Le terrorisme est le sous-produit de la brutalité et de l’humiliation, quelle qu’en soit la source, mais il est plus prononcé lorsque cette source est étrangère.
Si ces facteurs ne sont pas réellement traités et discutés, il ne peut y avoir de fin du terrorisme.
Ainsi, il ne faut pas être surpris que Daesh se soit formé et ait prospéré dans des pays comme l’Irak, la Syrie, la Libye, et des régions comme le désert du Sinaï. De plus, beaucoup de ceux qui ont répondu à l’appel de Daesh émergent souvent de communautés qui ont terriblement souffert de la cruauté de régimes arabes sans pitié, mais aussi de négligence, de haine et d’aliénation dans les sociétés occidentales.
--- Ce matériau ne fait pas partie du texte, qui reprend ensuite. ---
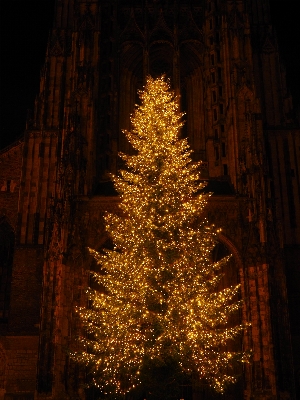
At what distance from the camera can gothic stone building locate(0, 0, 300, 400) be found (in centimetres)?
2125

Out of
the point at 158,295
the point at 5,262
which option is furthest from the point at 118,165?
the point at 158,295

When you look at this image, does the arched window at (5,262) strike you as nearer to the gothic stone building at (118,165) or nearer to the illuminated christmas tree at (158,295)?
the gothic stone building at (118,165)

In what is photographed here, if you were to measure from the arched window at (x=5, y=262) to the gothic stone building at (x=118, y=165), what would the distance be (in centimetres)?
7

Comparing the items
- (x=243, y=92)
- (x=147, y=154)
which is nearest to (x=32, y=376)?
(x=147, y=154)

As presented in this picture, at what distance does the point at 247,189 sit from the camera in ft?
77.4

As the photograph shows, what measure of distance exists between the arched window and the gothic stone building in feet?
0.24

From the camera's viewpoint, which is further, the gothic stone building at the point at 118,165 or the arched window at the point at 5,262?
the arched window at the point at 5,262

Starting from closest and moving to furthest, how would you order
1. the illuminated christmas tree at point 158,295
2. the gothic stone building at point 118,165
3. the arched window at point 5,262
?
the illuminated christmas tree at point 158,295, the gothic stone building at point 118,165, the arched window at point 5,262

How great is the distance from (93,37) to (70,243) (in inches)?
507

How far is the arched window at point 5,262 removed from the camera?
27469 millimetres

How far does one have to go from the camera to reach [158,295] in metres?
15.8

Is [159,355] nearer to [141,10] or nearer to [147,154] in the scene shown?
[147,154]

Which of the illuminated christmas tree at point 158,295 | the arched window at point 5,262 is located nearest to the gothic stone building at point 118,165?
the arched window at point 5,262

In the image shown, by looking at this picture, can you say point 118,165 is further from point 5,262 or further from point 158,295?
point 158,295
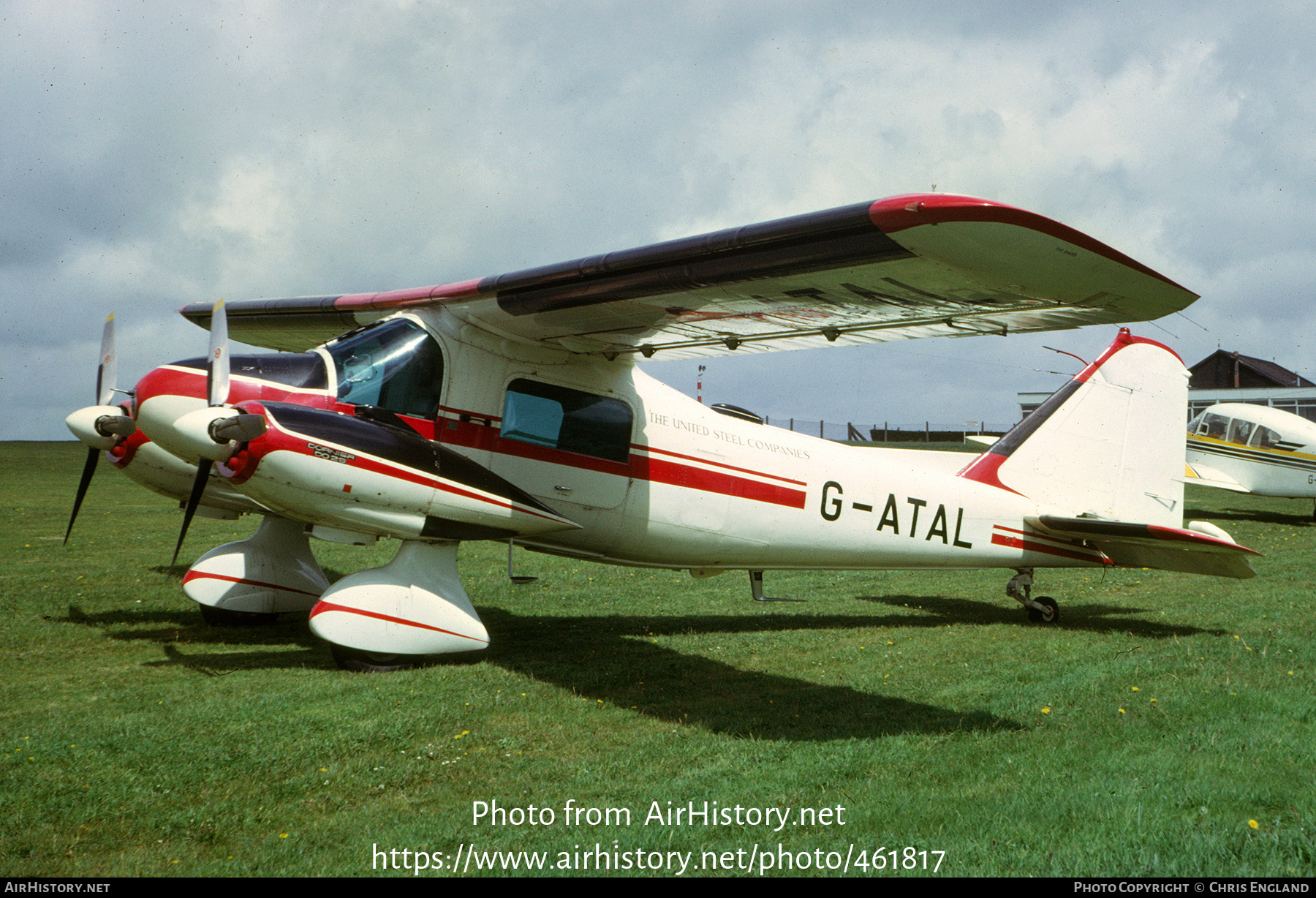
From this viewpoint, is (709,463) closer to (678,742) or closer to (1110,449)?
(678,742)

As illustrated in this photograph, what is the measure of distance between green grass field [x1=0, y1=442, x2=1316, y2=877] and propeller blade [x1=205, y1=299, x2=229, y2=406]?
2103mm

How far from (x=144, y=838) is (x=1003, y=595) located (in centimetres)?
1006

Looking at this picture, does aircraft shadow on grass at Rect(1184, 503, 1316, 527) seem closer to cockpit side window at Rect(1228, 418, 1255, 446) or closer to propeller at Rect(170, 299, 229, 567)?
cockpit side window at Rect(1228, 418, 1255, 446)

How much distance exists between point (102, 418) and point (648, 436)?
4.99 meters

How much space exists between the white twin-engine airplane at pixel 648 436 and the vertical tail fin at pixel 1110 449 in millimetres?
27

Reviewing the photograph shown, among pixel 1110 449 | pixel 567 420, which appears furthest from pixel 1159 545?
pixel 567 420

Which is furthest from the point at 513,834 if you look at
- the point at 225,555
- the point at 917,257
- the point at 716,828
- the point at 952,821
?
the point at 225,555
La raison pour laquelle beaucoup refusent de reconnaître un tel fait – et se battent bec et ongles pour éviter même d’en parler – c’est qu’admettre la moindre responsabilité les rendrait responsables de la création même du terrorisme qu’ils prétendent combattre.
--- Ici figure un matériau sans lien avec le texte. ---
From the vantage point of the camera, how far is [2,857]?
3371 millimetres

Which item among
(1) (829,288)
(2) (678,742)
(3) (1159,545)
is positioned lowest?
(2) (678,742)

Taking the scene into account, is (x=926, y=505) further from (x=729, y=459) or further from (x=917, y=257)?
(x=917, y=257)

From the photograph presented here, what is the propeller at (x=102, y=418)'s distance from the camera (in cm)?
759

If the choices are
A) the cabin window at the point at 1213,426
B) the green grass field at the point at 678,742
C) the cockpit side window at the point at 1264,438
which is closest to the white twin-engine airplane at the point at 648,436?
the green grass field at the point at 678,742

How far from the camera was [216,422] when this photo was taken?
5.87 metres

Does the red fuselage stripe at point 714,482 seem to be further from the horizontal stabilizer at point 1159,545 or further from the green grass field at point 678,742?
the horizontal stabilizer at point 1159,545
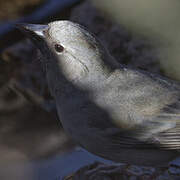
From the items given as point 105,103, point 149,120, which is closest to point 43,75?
point 105,103

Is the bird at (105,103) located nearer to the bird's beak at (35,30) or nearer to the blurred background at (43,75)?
the bird's beak at (35,30)

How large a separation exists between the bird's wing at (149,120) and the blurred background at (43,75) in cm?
92

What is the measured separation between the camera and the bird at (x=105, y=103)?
510 cm

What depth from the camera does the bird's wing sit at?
5090 millimetres

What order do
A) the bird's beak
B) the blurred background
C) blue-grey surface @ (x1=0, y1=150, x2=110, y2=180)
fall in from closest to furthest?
the bird's beak → blue-grey surface @ (x1=0, y1=150, x2=110, y2=180) → the blurred background

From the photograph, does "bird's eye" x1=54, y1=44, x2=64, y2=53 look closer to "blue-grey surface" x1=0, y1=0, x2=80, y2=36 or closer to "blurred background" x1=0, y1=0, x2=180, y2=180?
"blurred background" x1=0, y1=0, x2=180, y2=180

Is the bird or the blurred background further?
the blurred background

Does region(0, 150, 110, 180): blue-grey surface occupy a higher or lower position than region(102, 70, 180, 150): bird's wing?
lower

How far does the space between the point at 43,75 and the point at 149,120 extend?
2685 millimetres

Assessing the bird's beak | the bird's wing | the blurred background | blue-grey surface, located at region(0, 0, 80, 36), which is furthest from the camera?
blue-grey surface, located at region(0, 0, 80, 36)

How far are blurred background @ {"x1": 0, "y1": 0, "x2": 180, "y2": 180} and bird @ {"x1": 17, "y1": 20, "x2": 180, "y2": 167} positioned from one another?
3.01 ft

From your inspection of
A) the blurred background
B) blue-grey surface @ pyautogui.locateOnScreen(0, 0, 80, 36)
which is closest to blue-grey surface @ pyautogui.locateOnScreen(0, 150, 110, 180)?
the blurred background

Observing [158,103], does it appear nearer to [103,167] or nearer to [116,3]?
[103,167]

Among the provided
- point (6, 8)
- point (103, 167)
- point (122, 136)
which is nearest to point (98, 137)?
point (122, 136)
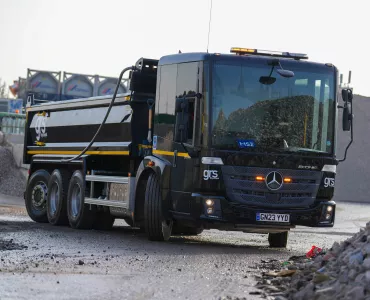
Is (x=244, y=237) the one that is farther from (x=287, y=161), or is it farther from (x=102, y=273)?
(x=102, y=273)

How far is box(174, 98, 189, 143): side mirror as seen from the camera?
1446cm

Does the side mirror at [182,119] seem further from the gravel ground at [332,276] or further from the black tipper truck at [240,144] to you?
the gravel ground at [332,276]

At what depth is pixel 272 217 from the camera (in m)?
14.6

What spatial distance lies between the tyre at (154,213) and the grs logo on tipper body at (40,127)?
257 inches

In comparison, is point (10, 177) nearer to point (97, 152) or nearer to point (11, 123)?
point (11, 123)

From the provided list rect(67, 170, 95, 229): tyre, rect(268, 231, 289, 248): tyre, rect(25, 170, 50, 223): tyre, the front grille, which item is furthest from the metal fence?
the front grille

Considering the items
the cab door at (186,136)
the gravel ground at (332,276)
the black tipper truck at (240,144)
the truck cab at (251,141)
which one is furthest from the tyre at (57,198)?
the gravel ground at (332,276)

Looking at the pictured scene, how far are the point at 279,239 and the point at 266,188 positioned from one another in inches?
82.0

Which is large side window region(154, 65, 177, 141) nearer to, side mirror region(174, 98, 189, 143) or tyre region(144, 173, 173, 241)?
side mirror region(174, 98, 189, 143)

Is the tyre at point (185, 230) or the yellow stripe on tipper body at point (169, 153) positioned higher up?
the yellow stripe on tipper body at point (169, 153)

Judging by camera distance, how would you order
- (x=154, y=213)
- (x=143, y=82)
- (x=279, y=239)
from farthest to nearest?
(x=143, y=82) → (x=279, y=239) → (x=154, y=213)

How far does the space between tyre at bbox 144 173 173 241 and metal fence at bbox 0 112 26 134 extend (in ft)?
141

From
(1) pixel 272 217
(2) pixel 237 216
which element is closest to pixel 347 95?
(1) pixel 272 217

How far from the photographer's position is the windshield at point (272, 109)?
1448 cm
Ceux qui se contentent de critiquer l’islam, une religion qui a été l’un des principaux facteurs de la renaissance culturelle européenne, ne sont pas simplement ignorants et beaucoup d’entre eux obéissent à des objectifs tout à fait condamnables. Mais leur idée absurde de vouloir incriminer la religion est aussi stupide que la “guerre contre le terrorisme” concoctée par George W. Bush.
En gros, les jugements mal avisés ne peuvent que prolonger les conflits.
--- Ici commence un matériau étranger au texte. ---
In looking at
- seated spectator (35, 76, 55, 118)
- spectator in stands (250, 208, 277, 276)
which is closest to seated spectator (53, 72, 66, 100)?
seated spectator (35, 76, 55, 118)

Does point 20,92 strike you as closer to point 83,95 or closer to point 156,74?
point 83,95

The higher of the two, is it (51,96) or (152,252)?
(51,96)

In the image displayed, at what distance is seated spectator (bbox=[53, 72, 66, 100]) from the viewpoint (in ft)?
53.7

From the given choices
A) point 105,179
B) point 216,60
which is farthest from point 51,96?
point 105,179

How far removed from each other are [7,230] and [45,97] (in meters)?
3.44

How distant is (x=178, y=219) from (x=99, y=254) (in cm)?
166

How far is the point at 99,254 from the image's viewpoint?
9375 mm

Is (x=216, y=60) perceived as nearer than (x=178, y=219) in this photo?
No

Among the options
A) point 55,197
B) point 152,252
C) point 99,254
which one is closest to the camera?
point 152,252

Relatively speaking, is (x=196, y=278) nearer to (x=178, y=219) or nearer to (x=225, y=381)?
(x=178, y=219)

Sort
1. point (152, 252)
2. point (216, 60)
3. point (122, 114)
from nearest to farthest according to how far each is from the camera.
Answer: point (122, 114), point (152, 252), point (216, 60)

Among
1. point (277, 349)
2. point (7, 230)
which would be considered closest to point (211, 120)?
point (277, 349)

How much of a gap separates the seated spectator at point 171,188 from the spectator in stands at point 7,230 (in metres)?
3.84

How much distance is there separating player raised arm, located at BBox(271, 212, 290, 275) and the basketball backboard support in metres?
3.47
De plus, toutes ces généralités faciles nous empêchent de voir les liens précis et évidents entre, par exemple, l’avènement d’al-Qaeda en Irak et l’invasion américaine de ce pays, ou entre la montée en puissance d’al-Qaeda sous la direction d’Abu Musab al-Zarqawi et la division sectaire de ce pays sous l’autorité américaine en Irak, à savoir Paul Bremer et ses alliés dans le gouvernement chiite à Bagdad.
Il aurait été clair dès le début que Daesh, aussi notoirement violent qu’il puisse être, était un des symptômes et non une cause. Après tout, Daesh n’a que 3 ans d’existence alors que l’occupation étrangère et la guerre dans la région lui sont antérieures de nombreuses années.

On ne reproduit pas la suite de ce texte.